Date: Friday, May 13. Time: 6 a.m. Location: Barcelona apartment.
My roommates and I stumbled around early Friday morning, finishing our packing, making breakfast, taking out any last-minute trash and getting ready to take the Metro to our school building, where we would board buses and head to Southern France for the weekend. In Spain, life begins long after the crack of dawn; in Barcelona, it is a rare sight to see a café open before 8 a.m. Though we were coffee-less and groggy, before locking the door, my roommates and I double-checked to ensure we all had our passports. (We did.) At 7:15 a.m., we were on our way to the Metro station, backpacks and small suitcases in tow.
The group boarded the buses around 8:30 a.m. The trip from Barcelona to Montpellier, France, was about four hours long. We made one stop before the French border at an extravagant rest stop that made even the most recently-renovated rest stops in the U.S. look like outhouses. Crossing over the French border was very anti-climatic. I blinked, the bus passed under a tollbooth, and we were in a different country. Much to my dismay, we didn’t get our passports stamped.
Nonetheless, we made it! About two hours later, we arrived in Montpellier, France, where we stayed overnight Friday and Saturday.
Montpellier is a quaint but historical city in Southern France. Students were given two day passes for the Montpellier Tram, which would take us from our hotel (located conveniently in a field next to a giant Ikea) to the City Center, also known as Centre Comédie. Many students experienced major culture shock transitioning to life in Barcelona, but I feel I had a fairly easy adjustment. However, coming from Barcelona, I had a hard time grasping the quiet feel of Montpellier. I still loved everything I did and saw in Montpellier, but it was very different transitioning from the bustling, packed Metro (which I proudly feel very comfortable using and navigating) to riding the Tram – a smaller, above-ground train. Some students said the Tram reminded them of the Monorail at Disney World. In my opinion, if a dentist office were converted into a train, it would be the Montpellier Tram. (I’m not sure why, but the sea-foam green interior of the train reminded me of something medical, like scrubs.)

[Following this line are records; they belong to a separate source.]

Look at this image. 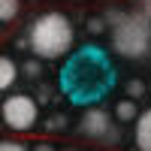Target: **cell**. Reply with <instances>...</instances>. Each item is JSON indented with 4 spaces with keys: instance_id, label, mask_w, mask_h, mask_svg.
I'll return each mask as SVG.
<instances>
[{
    "instance_id": "7c38bea8",
    "label": "cell",
    "mask_w": 151,
    "mask_h": 151,
    "mask_svg": "<svg viewBox=\"0 0 151 151\" xmlns=\"http://www.w3.org/2000/svg\"><path fill=\"white\" fill-rule=\"evenodd\" d=\"M21 73L27 76V79H36V76L42 73V60H40V58H33V60H27V64L21 67Z\"/></svg>"
},
{
    "instance_id": "2e32d148",
    "label": "cell",
    "mask_w": 151,
    "mask_h": 151,
    "mask_svg": "<svg viewBox=\"0 0 151 151\" xmlns=\"http://www.w3.org/2000/svg\"><path fill=\"white\" fill-rule=\"evenodd\" d=\"M30 151H55V145L52 142H36V145H30Z\"/></svg>"
},
{
    "instance_id": "8fae6325",
    "label": "cell",
    "mask_w": 151,
    "mask_h": 151,
    "mask_svg": "<svg viewBox=\"0 0 151 151\" xmlns=\"http://www.w3.org/2000/svg\"><path fill=\"white\" fill-rule=\"evenodd\" d=\"M0 151H30V145L21 139H0Z\"/></svg>"
},
{
    "instance_id": "6da1fadb",
    "label": "cell",
    "mask_w": 151,
    "mask_h": 151,
    "mask_svg": "<svg viewBox=\"0 0 151 151\" xmlns=\"http://www.w3.org/2000/svg\"><path fill=\"white\" fill-rule=\"evenodd\" d=\"M60 85L70 94L73 103H91V100H100L109 85H112V67L106 60V52L88 45L76 55L70 64L60 70Z\"/></svg>"
},
{
    "instance_id": "9a60e30c",
    "label": "cell",
    "mask_w": 151,
    "mask_h": 151,
    "mask_svg": "<svg viewBox=\"0 0 151 151\" xmlns=\"http://www.w3.org/2000/svg\"><path fill=\"white\" fill-rule=\"evenodd\" d=\"M48 127H52V130H58V127H67V118H64V115H55L52 121H48Z\"/></svg>"
},
{
    "instance_id": "e0dca14e",
    "label": "cell",
    "mask_w": 151,
    "mask_h": 151,
    "mask_svg": "<svg viewBox=\"0 0 151 151\" xmlns=\"http://www.w3.org/2000/svg\"><path fill=\"white\" fill-rule=\"evenodd\" d=\"M148 91H151V85H148Z\"/></svg>"
},
{
    "instance_id": "7a4b0ae2",
    "label": "cell",
    "mask_w": 151,
    "mask_h": 151,
    "mask_svg": "<svg viewBox=\"0 0 151 151\" xmlns=\"http://www.w3.org/2000/svg\"><path fill=\"white\" fill-rule=\"evenodd\" d=\"M76 42V27L64 12H42L27 27V48L40 60L64 58Z\"/></svg>"
},
{
    "instance_id": "4fadbf2b",
    "label": "cell",
    "mask_w": 151,
    "mask_h": 151,
    "mask_svg": "<svg viewBox=\"0 0 151 151\" xmlns=\"http://www.w3.org/2000/svg\"><path fill=\"white\" fill-rule=\"evenodd\" d=\"M106 30V18H88V33H103Z\"/></svg>"
},
{
    "instance_id": "30bf717a",
    "label": "cell",
    "mask_w": 151,
    "mask_h": 151,
    "mask_svg": "<svg viewBox=\"0 0 151 151\" xmlns=\"http://www.w3.org/2000/svg\"><path fill=\"white\" fill-rule=\"evenodd\" d=\"M145 91H148V88H145L142 79H130V82H127V97H130V100H142Z\"/></svg>"
},
{
    "instance_id": "52a82bcc",
    "label": "cell",
    "mask_w": 151,
    "mask_h": 151,
    "mask_svg": "<svg viewBox=\"0 0 151 151\" xmlns=\"http://www.w3.org/2000/svg\"><path fill=\"white\" fill-rule=\"evenodd\" d=\"M18 79V64L9 55H0V94H6Z\"/></svg>"
},
{
    "instance_id": "8992f818",
    "label": "cell",
    "mask_w": 151,
    "mask_h": 151,
    "mask_svg": "<svg viewBox=\"0 0 151 151\" xmlns=\"http://www.w3.org/2000/svg\"><path fill=\"white\" fill-rule=\"evenodd\" d=\"M136 151H151V109L136 115V133H133Z\"/></svg>"
},
{
    "instance_id": "5b68a950",
    "label": "cell",
    "mask_w": 151,
    "mask_h": 151,
    "mask_svg": "<svg viewBox=\"0 0 151 151\" xmlns=\"http://www.w3.org/2000/svg\"><path fill=\"white\" fill-rule=\"evenodd\" d=\"M79 133L91 142H118V130L112 127V115L106 109H85L79 118Z\"/></svg>"
},
{
    "instance_id": "277c9868",
    "label": "cell",
    "mask_w": 151,
    "mask_h": 151,
    "mask_svg": "<svg viewBox=\"0 0 151 151\" xmlns=\"http://www.w3.org/2000/svg\"><path fill=\"white\" fill-rule=\"evenodd\" d=\"M0 121L12 133H30L40 124V103L30 94H9L0 103Z\"/></svg>"
},
{
    "instance_id": "3957f363",
    "label": "cell",
    "mask_w": 151,
    "mask_h": 151,
    "mask_svg": "<svg viewBox=\"0 0 151 151\" xmlns=\"http://www.w3.org/2000/svg\"><path fill=\"white\" fill-rule=\"evenodd\" d=\"M106 27L112 33V48L121 58L139 60L151 52V21L142 12H109Z\"/></svg>"
},
{
    "instance_id": "ba28073f",
    "label": "cell",
    "mask_w": 151,
    "mask_h": 151,
    "mask_svg": "<svg viewBox=\"0 0 151 151\" xmlns=\"http://www.w3.org/2000/svg\"><path fill=\"white\" fill-rule=\"evenodd\" d=\"M136 115H139V103H136V100L124 97V100H118V103H115V118H118V121L130 124V121H136Z\"/></svg>"
},
{
    "instance_id": "5bb4252c",
    "label": "cell",
    "mask_w": 151,
    "mask_h": 151,
    "mask_svg": "<svg viewBox=\"0 0 151 151\" xmlns=\"http://www.w3.org/2000/svg\"><path fill=\"white\" fill-rule=\"evenodd\" d=\"M136 6H139V9H136V12H142V15L151 21V0H136Z\"/></svg>"
},
{
    "instance_id": "9c48e42d",
    "label": "cell",
    "mask_w": 151,
    "mask_h": 151,
    "mask_svg": "<svg viewBox=\"0 0 151 151\" xmlns=\"http://www.w3.org/2000/svg\"><path fill=\"white\" fill-rule=\"evenodd\" d=\"M21 12V0H0V24H12Z\"/></svg>"
}]
</instances>
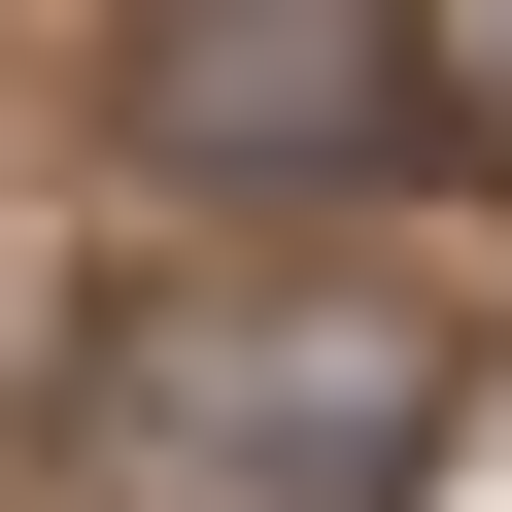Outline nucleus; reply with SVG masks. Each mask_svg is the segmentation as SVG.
<instances>
[{
    "mask_svg": "<svg viewBox=\"0 0 512 512\" xmlns=\"http://www.w3.org/2000/svg\"><path fill=\"white\" fill-rule=\"evenodd\" d=\"M103 478L137 512H410L444 342L410 308H171V342H103Z\"/></svg>",
    "mask_w": 512,
    "mask_h": 512,
    "instance_id": "f257e3e1",
    "label": "nucleus"
},
{
    "mask_svg": "<svg viewBox=\"0 0 512 512\" xmlns=\"http://www.w3.org/2000/svg\"><path fill=\"white\" fill-rule=\"evenodd\" d=\"M137 171L171 205H308V171H376L410 137V0H137Z\"/></svg>",
    "mask_w": 512,
    "mask_h": 512,
    "instance_id": "f03ea898",
    "label": "nucleus"
}]
</instances>
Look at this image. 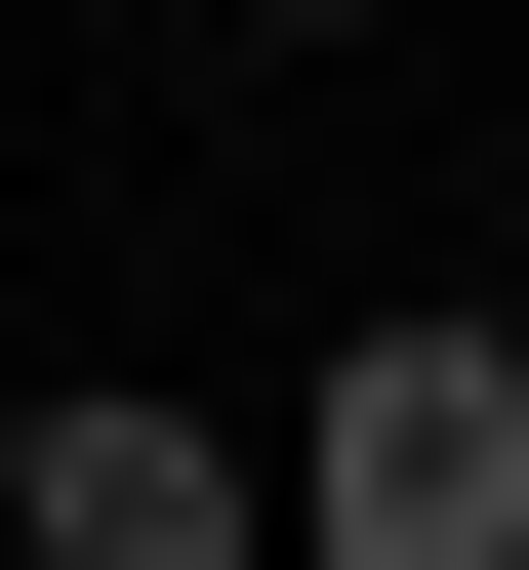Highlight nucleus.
<instances>
[{
    "label": "nucleus",
    "instance_id": "obj_1",
    "mask_svg": "<svg viewBox=\"0 0 529 570\" xmlns=\"http://www.w3.org/2000/svg\"><path fill=\"white\" fill-rule=\"evenodd\" d=\"M285 570H529V326H326V407H285Z\"/></svg>",
    "mask_w": 529,
    "mask_h": 570
},
{
    "label": "nucleus",
    "instance_id": "obj_2",
    "mask_svg": "<svg viewBox=\"0 0 529 570\" xmlns=\"http://www.w3.org/2000/svg\"><path fill=\"white\" fill-rule=\"evenodd\" d=\"M0 570H285V449L164 407V367H41L0 407Z\"/></svg>",
    "mask_w": 529,
    "mask_h": 570
},
{
    "label": "nucleus",
    "instance_id": "obj_3",
    "mask_svg": "<svg viewBox=\"0 0 529 570\" xmlns=\"http://www.w3.org/2000/svg\"><path fill=\"white\" fill-rule=\"evenodd\" d=\"M245 41H366V0H245Z\"/></svg>",
    "mask_w": 529,
    "mask_h": 570
}]
</instances>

Of course, there always has to be some sort of mishap or adventure. This morning, before leaving Montpellier at 1 p.m., I went with a group of friends to the City Center to walk around and to hopefully find a café or grocery store. On our way back from the Center to our hotel, two of the Tram doors malfunctioned and would not close. We were only one stop away from our final destination. The train officially stopped, and one of the conductors made her way to the broken doors. She pressed a combination of buttons on the wall, but nothing worked. She then asked a random passenger to help her hold the doors shut. The passenger stood outside of the train and pushed the doors shut, while the conductor continued to fumble with a variety of red buttons.
Just when we all thought the doors were fixed, the conductor made her way back to the front of the train, and the doors opened and closed again. This went on for fifteen minutes. My friends and I exchanged “Seriously?” looks at each other. It was a little amusing at first, and we had plenty of time to return to the hotel, but we had no idea where we were in relation to the next station! After another ten minutes of the conductor and the random passenger trying to force the doors shut, another conductor made a fast announcement in French, and the other passengers flooded off the train. My friends and I followed the crowd along a sidewalk, and, luckily, the next station ended up being a short five minute walk. The whole situation reminded me of something from Planes, Trains and Automobiles.
Aside from the Tram debacle, I also had a funny restaurant bathroom encounter during my time in France.
Backstory: I went to Paris with my family about five years ago. My mom and I had a notoriously embarrassing/hilarious bathroom situation at a Paris restaurant; we got confused on which way to go, and we walked past the host multiple times. Finally, we found a tiny spiral staircase leading to the bathrooms, almost tripped over a bucket full of water dripping from the ceiling and were washing our hands in the dark because the motion-sensored lights timed out.
This time around, in Montpellier, I experienced another interesting scenario. After dinner Friday night, my friends Olivia, Corey and I asked our waiter where the restroom was. Surrounded by a group of other waiters, he told us it was upstairs. We entered a doorway to head upstairs, and the waiter stopped us, saying, “Don’t forget to use the password! It’s ‘5, 6, 7, 8, 9.'” He was laughing with the other waiters, so I thought he was joking. However, as we walked up the stairs, we found a frosted glass door with none other than a KEYPAD next to the doorknob. He wasn’t joking – there really was a password. And it really was ‘5, 6, 7, 8, 9.’
I have much more to share about my weekend in Montpellier and Avignon than an awkward bathroom story and a train malfunction. I wrote about the non-silly adventures on my trip’s blog. Click the link to read more!
I had so much fun exploring two new cities, but I am very happy to be back in Spain. Being away from Barcelona for only a few days made me reflect on and realize how comfortable I have gotten with the language(s), the transportation, the people and the culture here in Catalonia.